If you’re looking for more interesting and convenient ways toboost your protein intake, why not try incorporating whey protein into your diet? Not only is it easy to digest, it also serves as one of the best sources of protein for immediate muscle repair after working out. Whey is also naturally low in fat and can be a great supplement for weight maintenance.
To help you fuel up, here are three delicious and healthy ways to conveniently add this versatile ingredient to your diet – enjoy!

1) High protein vanilla porridge (serves 1) 
Mix one cup of jumbo oats with two cups of water in a large saucepan and cook on a low heat, stirring frequently. When the oats start to soften, stir in one scoop of vanilla (or chocolate) protein powder. Add a little low-fat milk or water to thin the mixture, stir and remove from the heat, then add your favorite toppings, such as cinnamon, agar nectar, raisins or chopped nuts.

2) Chocolate protein ice cream (serves 2)
Chop one small banana and two large dates and add to a large bowl with 35g of chocolate flavoured whey protein, 1 tbsp of ground almonds, 1/8 cup of cocoa powder and ½ cup of cottage cheese.  Mix all the ingredients together thoroughly and place the bowl in the freezer for 30 minutes. Remove the bowl from the freezer and stir the mixture until it becomes thicker and creamier. Return to the freezer for 30 minutes, before removing it once more and giving the mixture a final stir and serving.
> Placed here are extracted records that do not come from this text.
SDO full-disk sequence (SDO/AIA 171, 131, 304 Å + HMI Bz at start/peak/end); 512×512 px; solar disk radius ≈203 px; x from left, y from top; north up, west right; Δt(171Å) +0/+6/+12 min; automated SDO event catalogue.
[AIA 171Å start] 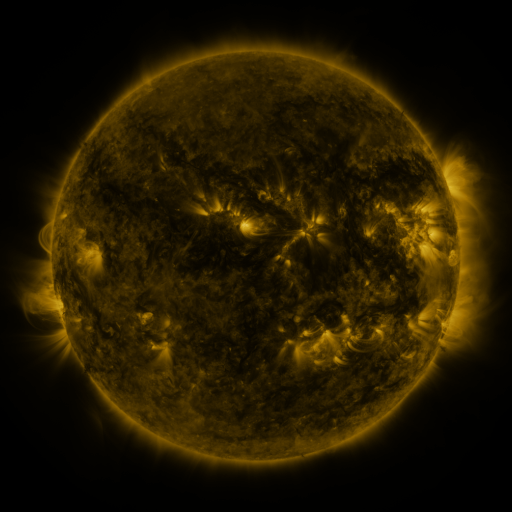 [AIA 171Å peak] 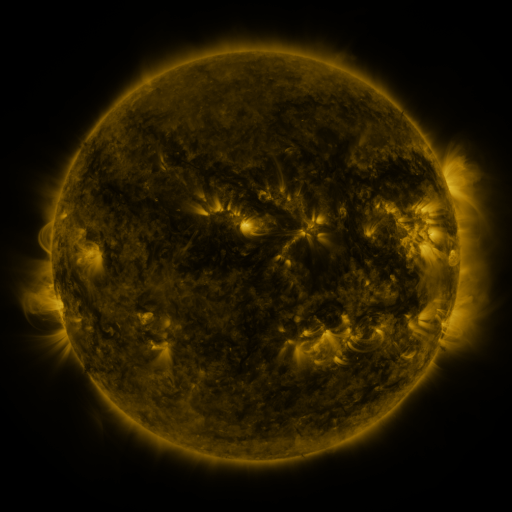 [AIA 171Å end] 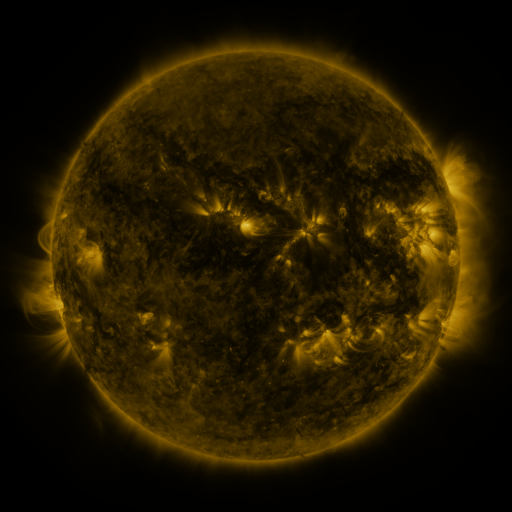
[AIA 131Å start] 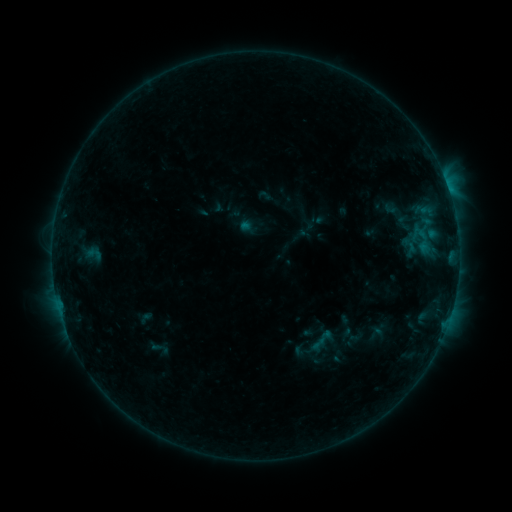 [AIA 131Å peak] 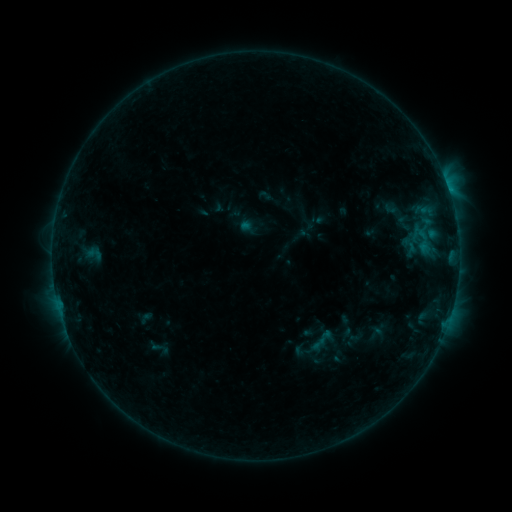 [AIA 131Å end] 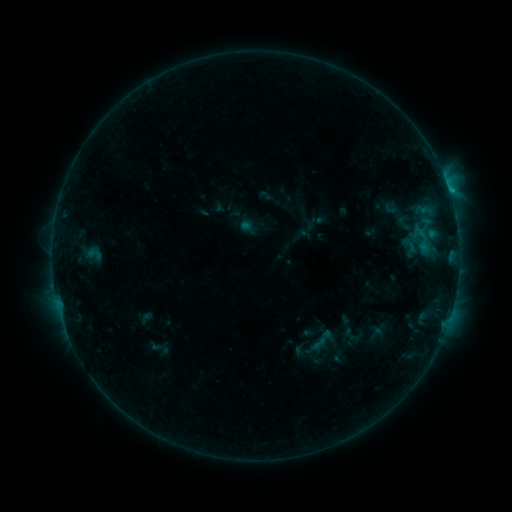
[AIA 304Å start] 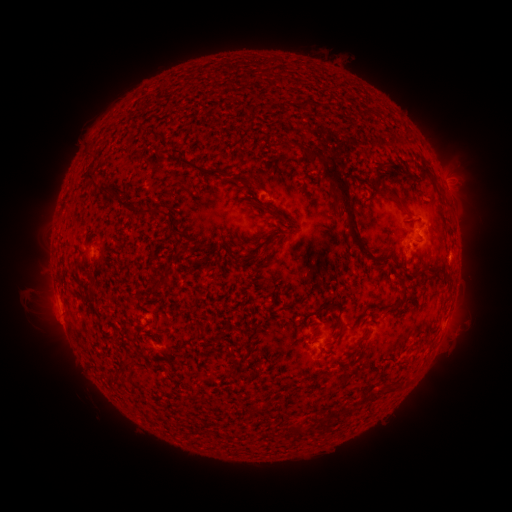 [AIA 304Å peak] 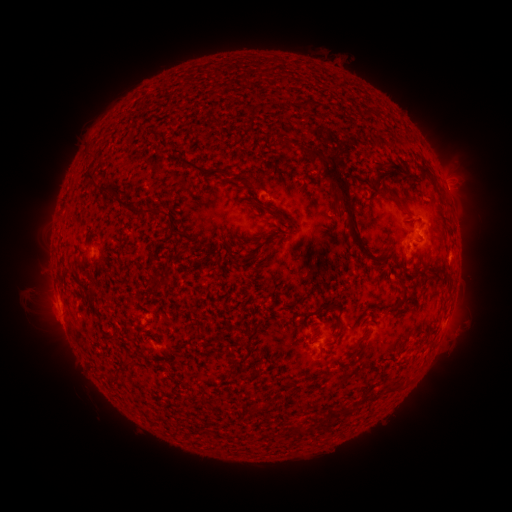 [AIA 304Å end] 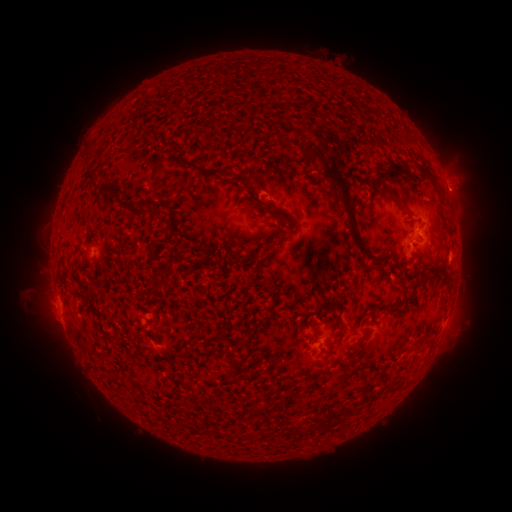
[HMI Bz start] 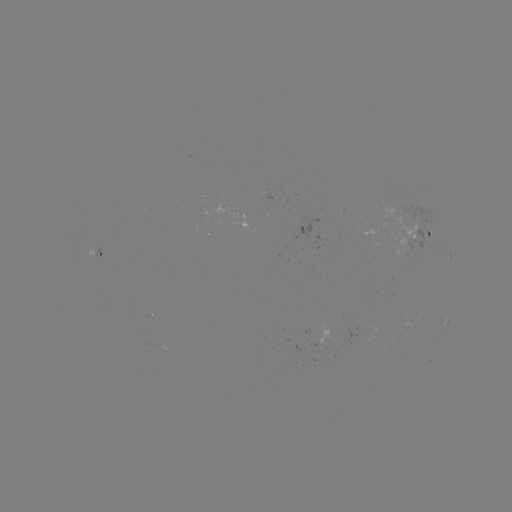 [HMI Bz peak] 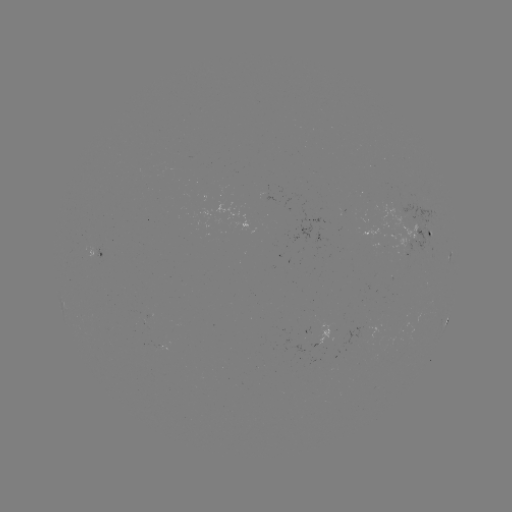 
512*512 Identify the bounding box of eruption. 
[431, 169, 485, 221].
3) Protein muffins (serves 8)
In a bowl, mix 1/2 cup of egg whites, 1/2 cup of goji berries, 1/2 cup of quinoa flakes, 1/2 cup of chocolate hemp protein, 1/4 cup of blueberry and apple puree, 3 tbsp of chestnut flour, 3 tbsp of cocoa powder and 1 tbsp of baking soda until it forms a thick paste. Line a muffin tray with eight paper muffin cases and equally divide the mixture into eight portions. Place in the oven and cook for 45 minutes at gas mark 3/170°C. Remove from oven, leave to cool for 10 minutes and then serve. 

Let us know how you get on - we would love to know how these turn out for you. We thought they were absolutely delicious!